## BEGIN Data rows

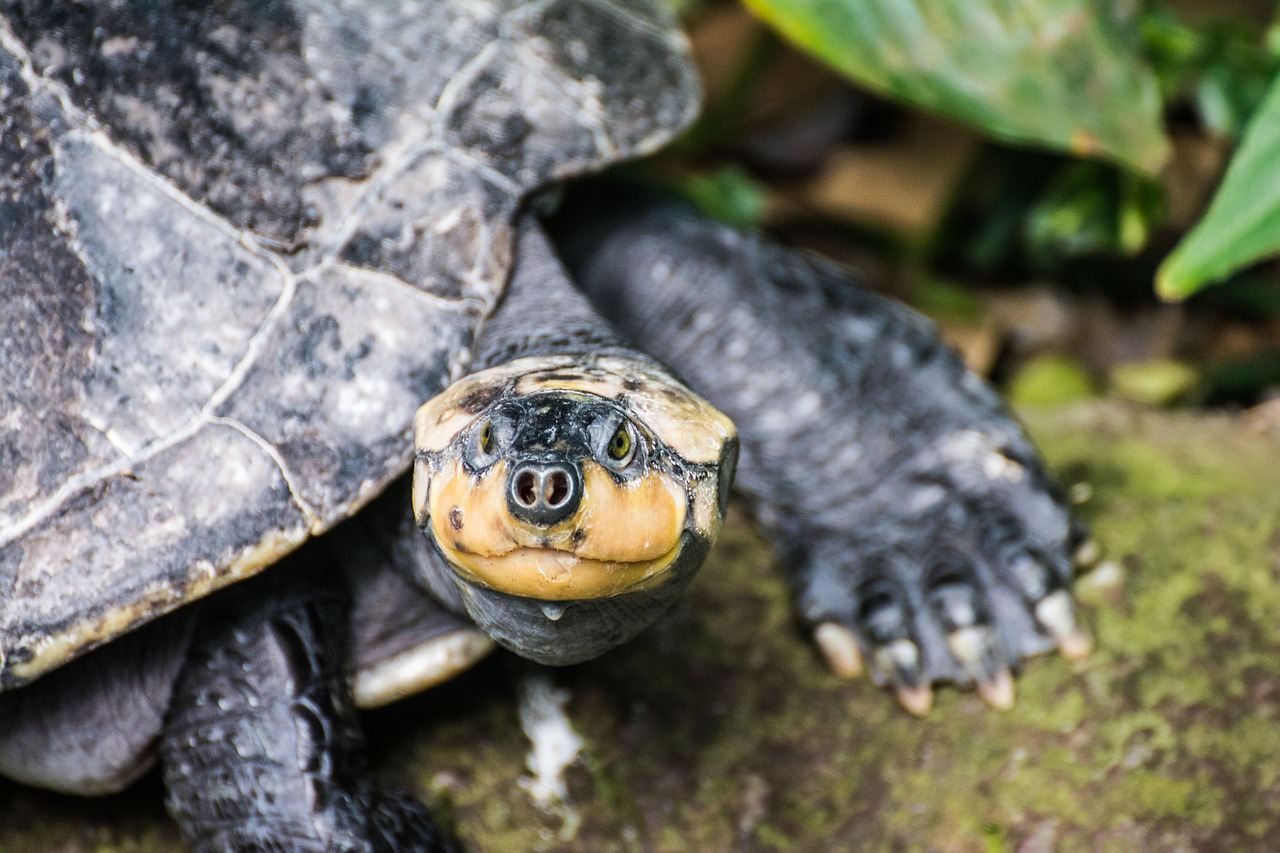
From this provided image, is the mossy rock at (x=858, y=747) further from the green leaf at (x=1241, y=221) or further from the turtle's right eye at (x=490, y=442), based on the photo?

## END Data rows
## BEGIN Data rows

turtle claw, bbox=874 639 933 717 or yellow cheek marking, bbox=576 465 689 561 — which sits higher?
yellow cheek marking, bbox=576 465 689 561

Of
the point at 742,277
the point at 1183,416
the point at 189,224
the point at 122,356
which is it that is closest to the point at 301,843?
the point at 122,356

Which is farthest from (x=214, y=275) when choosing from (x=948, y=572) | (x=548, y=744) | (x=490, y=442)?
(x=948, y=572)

## END Data rows
## BEGIN Data rows

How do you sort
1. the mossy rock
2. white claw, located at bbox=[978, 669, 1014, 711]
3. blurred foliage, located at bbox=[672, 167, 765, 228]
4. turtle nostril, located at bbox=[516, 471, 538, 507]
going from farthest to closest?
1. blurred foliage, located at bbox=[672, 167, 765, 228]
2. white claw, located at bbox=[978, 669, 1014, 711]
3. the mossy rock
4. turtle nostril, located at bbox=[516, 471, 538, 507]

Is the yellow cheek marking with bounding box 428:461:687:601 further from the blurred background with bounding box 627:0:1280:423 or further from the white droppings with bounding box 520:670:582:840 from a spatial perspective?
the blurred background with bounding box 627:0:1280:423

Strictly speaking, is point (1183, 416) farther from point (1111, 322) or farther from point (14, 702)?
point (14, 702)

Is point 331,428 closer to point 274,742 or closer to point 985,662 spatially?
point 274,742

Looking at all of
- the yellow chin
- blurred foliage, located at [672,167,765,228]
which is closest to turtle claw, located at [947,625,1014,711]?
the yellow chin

## END Data rows

*Prompt*:
Pull out every line of the records above that contains the string "turtle", and copy each one unchanged.

*Expected output*:
From this provided image, is the mossy rock at (x=858, y=747) further from the green leaf at (x=1241, y=221) or further from the turtle's right eye at (x=490, y=442), based on the photo?
turtle claw, bbox=874 639 933 717 or yellow cheek marking, bbox=576 465 689 561 — which sits higher?
4. turtle nostril, located at bbox=[516, 471, 538, 507]
4. turtle nostril, located at bbox=[516, 471, 538, 507]
which is closest to turtle claw, located at [947,625,1014,711]?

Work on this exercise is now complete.